### Source
###
Whatever your story, it affects how you see the world, how you interact, and how you learn. No amount of bureaucratising can bleach this from your approach to work and life. The problem is that more often than not we cannot see our external (or internal) cultures. In his book, The Invisible Language, Edward Hall, an American anthropologist, wrote in 1973, ‘Culture hides much more than it reveals, and strangely enough what it hides, it hides most effectively from its own inhabitants’. Sometimes, it takes a non-inhabitant to ‘make the strange familiar and make the familiar strange’, as Nippin likes to say. I moved from the UK to Australia and there were differences, but they were not profound. I then moved to France, a metaphorical stone’s throw from England, and the differences were profound. The shock of contrast and difference exposes to ‘us’ what is normal to ‘them’. But sometimes, it might just take a different approach to seeing, thinking, feeling, relating, communicating, and learning. This means going beyond non-thinking and nonfeeling, with their sentry slogans, myths and rituals.

That is what this book is about. It is unlike any other book that I am aware of about learning from accidents, and it shows why we – in our organisations – often don’t. It goes beyond analysis, beyond theory, beyond disciplines, and beyond profession. You are likely to be surprised, challenged, and perhaps irritated. And if so, it is worth your time.
###
### Short problem 1
Count how many lines of the entries contain the string "building", treating uppercase and lowercase as different, and reply with the number only.
The passage and the entries have nothing to do with each other.

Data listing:
###
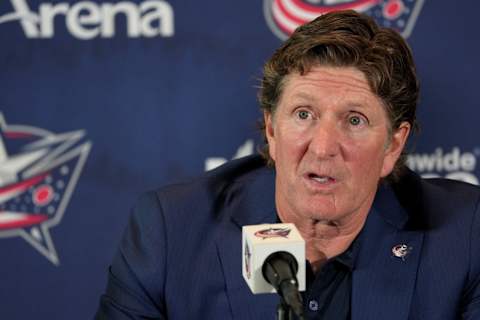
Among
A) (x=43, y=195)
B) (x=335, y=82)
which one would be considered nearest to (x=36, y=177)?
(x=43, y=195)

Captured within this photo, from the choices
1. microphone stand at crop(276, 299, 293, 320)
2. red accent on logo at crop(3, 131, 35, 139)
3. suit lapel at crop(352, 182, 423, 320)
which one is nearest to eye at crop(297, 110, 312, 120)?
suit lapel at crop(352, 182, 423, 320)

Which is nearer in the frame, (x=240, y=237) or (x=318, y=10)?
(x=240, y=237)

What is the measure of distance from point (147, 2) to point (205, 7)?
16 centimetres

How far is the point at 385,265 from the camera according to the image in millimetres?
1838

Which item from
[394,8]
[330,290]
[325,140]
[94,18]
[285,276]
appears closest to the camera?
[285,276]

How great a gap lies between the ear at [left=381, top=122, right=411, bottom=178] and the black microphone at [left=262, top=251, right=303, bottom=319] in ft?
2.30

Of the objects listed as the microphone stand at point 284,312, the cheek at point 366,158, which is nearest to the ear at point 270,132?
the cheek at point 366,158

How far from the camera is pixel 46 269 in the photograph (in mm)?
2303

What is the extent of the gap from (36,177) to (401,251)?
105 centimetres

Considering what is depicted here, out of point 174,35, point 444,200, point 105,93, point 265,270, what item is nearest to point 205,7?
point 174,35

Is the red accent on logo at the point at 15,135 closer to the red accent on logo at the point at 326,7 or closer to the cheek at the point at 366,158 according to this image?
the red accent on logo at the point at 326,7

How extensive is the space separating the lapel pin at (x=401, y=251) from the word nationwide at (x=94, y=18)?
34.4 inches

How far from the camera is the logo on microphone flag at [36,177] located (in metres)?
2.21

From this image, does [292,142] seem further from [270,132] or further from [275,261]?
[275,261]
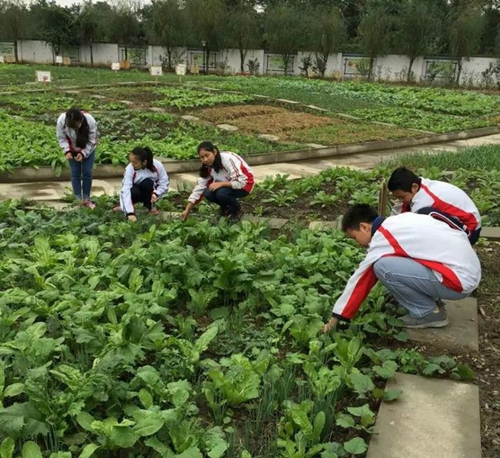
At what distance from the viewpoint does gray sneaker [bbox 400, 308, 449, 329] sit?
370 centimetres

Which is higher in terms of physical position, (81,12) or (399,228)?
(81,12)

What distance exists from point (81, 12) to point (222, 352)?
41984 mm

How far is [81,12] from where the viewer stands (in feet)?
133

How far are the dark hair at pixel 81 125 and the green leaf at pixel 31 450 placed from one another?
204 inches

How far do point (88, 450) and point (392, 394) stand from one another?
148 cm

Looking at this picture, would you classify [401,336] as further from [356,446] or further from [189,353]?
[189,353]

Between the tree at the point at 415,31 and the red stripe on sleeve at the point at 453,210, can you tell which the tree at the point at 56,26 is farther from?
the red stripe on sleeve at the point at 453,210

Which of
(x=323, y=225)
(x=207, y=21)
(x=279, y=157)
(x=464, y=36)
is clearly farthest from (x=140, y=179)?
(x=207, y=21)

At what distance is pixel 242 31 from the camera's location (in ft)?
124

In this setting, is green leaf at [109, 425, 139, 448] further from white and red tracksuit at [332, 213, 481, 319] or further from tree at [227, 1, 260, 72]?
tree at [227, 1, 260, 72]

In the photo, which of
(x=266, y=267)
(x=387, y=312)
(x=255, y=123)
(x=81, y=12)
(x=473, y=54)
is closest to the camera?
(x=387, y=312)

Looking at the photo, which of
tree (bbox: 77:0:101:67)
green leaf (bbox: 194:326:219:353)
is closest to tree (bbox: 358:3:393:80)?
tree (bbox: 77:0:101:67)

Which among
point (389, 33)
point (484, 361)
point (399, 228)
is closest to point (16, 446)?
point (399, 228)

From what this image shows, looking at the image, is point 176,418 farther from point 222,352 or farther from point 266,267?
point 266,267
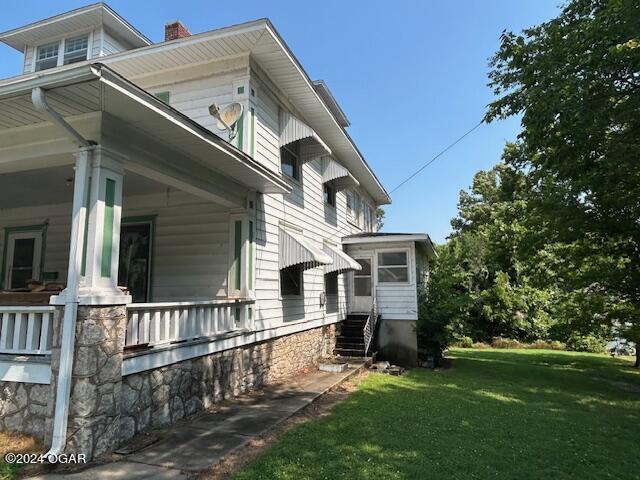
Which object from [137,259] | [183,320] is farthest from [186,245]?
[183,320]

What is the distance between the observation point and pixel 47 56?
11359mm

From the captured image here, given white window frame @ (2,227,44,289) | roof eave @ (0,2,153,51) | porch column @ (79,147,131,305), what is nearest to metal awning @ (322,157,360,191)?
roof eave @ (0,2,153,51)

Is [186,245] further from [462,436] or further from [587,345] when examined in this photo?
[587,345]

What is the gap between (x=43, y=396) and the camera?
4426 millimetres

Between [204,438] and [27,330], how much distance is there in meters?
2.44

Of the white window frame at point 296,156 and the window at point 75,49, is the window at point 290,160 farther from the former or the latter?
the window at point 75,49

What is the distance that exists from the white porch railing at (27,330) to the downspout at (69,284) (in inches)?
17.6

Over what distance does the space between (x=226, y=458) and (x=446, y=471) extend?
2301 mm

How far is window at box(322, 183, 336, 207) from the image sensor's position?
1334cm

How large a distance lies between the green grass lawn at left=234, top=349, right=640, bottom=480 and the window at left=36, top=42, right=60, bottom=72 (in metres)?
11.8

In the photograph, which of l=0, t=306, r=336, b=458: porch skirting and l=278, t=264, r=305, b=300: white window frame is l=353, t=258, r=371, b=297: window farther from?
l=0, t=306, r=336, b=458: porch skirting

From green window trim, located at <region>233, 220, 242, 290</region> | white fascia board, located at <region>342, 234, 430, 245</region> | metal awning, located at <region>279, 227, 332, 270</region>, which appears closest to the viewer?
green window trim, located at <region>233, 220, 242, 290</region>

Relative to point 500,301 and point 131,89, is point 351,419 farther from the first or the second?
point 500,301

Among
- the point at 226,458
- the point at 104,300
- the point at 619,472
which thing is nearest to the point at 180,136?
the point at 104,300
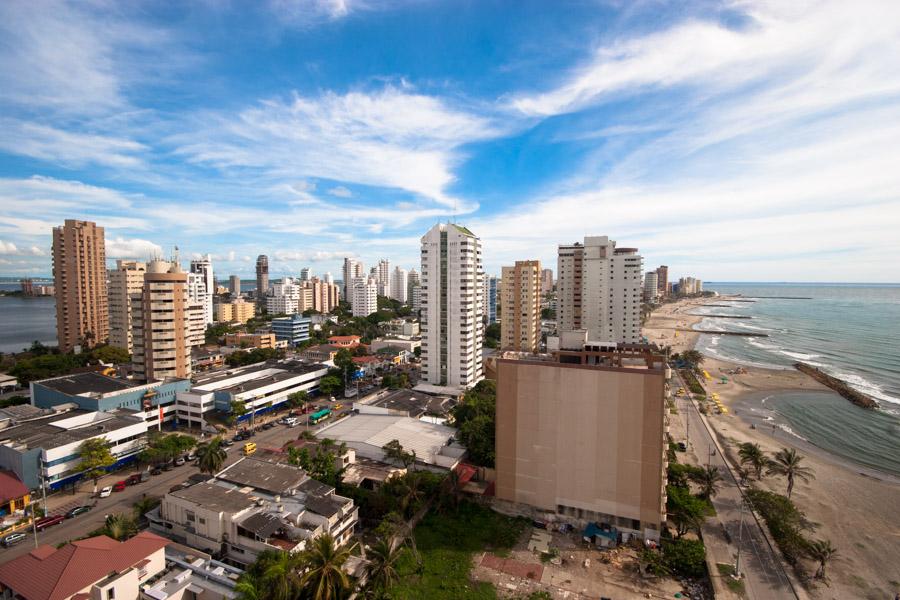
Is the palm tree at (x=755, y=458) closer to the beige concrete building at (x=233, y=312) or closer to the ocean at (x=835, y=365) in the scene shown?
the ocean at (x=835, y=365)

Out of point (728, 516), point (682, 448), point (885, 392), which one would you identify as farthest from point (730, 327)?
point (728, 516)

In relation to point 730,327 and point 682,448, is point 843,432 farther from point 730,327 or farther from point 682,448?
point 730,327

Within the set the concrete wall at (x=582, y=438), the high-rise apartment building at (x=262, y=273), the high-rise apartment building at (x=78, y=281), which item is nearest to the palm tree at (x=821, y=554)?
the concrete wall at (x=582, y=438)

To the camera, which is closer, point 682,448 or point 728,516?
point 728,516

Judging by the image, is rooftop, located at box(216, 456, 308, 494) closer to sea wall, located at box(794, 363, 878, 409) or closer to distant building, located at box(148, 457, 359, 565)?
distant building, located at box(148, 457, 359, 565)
###
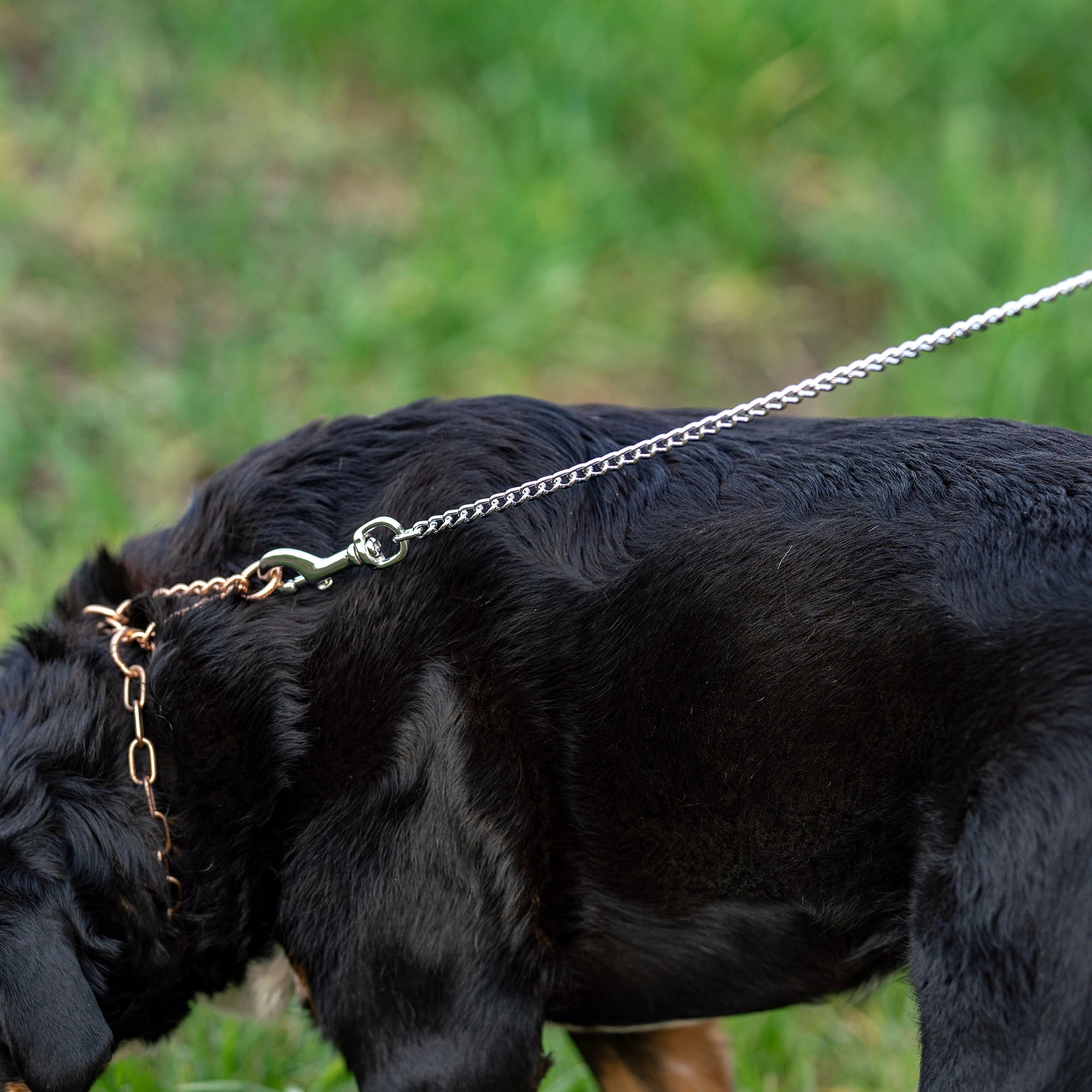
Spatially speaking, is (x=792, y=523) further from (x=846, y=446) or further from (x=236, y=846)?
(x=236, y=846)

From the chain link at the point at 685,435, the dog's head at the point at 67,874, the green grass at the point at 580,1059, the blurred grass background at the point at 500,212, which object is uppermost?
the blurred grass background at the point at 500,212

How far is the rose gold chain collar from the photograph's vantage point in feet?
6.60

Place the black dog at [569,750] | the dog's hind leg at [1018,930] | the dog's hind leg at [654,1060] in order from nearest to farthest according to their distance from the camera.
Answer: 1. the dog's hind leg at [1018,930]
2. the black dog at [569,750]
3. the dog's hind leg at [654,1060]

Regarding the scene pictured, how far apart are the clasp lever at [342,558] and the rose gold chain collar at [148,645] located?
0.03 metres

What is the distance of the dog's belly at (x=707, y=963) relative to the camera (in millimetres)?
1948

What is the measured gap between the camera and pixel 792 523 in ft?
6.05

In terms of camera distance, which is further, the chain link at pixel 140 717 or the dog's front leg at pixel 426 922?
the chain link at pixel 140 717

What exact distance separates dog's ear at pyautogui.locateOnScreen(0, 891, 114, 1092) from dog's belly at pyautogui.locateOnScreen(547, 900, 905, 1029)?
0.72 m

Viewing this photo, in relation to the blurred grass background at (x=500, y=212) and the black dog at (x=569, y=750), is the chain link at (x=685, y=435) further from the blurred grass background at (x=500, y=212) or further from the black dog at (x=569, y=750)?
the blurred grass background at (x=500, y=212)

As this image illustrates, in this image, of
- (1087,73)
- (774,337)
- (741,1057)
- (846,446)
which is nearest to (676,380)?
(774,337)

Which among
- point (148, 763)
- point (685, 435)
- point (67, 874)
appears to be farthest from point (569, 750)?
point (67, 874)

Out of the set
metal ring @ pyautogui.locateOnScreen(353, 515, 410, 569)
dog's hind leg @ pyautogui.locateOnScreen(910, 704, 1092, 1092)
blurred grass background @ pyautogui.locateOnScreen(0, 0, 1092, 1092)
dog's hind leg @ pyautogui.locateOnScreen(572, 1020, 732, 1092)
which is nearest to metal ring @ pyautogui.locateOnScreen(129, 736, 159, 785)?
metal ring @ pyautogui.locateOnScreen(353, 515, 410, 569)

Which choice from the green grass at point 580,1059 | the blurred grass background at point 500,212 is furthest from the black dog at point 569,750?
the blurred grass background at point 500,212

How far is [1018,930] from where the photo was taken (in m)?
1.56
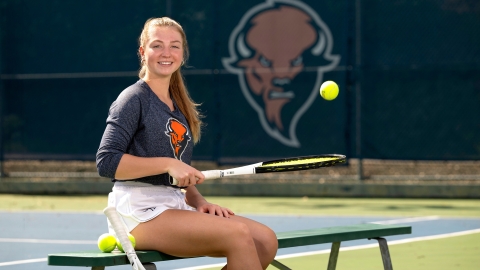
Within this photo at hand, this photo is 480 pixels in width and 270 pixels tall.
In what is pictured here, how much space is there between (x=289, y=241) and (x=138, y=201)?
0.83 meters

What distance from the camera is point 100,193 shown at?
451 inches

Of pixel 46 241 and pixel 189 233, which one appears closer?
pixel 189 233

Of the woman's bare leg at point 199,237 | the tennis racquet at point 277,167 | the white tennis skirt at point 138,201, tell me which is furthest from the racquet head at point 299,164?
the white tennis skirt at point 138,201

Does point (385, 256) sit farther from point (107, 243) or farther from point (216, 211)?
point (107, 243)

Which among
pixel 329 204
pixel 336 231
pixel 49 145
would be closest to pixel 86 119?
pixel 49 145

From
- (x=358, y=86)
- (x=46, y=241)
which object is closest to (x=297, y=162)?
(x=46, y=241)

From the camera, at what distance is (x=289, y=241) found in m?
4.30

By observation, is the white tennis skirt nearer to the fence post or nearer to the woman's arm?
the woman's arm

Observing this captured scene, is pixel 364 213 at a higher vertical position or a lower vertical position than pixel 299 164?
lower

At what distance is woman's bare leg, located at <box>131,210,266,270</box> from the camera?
###
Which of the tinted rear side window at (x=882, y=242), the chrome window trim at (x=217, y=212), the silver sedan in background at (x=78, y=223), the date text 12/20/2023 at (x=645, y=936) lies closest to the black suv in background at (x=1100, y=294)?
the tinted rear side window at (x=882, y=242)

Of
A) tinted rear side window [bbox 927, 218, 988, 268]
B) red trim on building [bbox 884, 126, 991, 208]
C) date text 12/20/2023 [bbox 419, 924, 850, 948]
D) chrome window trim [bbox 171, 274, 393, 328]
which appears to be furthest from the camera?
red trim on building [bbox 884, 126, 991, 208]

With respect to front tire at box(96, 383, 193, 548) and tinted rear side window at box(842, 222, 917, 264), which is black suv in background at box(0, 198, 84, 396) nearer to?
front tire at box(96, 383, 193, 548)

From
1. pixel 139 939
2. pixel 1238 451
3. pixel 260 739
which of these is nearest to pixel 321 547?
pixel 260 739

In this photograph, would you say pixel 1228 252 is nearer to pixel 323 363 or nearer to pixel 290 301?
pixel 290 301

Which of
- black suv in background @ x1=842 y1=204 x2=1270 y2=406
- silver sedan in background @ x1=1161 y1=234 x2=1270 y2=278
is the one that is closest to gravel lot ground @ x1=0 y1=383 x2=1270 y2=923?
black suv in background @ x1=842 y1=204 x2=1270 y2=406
###
### Short problem 2
From the passage on culture and learning, print the text that begins at the words "That is what" and stops after the words "worth your time.".

### Task answer 1
6

### Task answer 2
That is what this book is about. It is unlike any other book that I am aware of about learning from accidents, and it shows why we – in our organisations – often don’t. It goes beyond analysis, beyond theory, beyond disciplines, and beyond profession. You are likely to be surprised, challenged, and perhaps irritated. And if so, it is worth your time.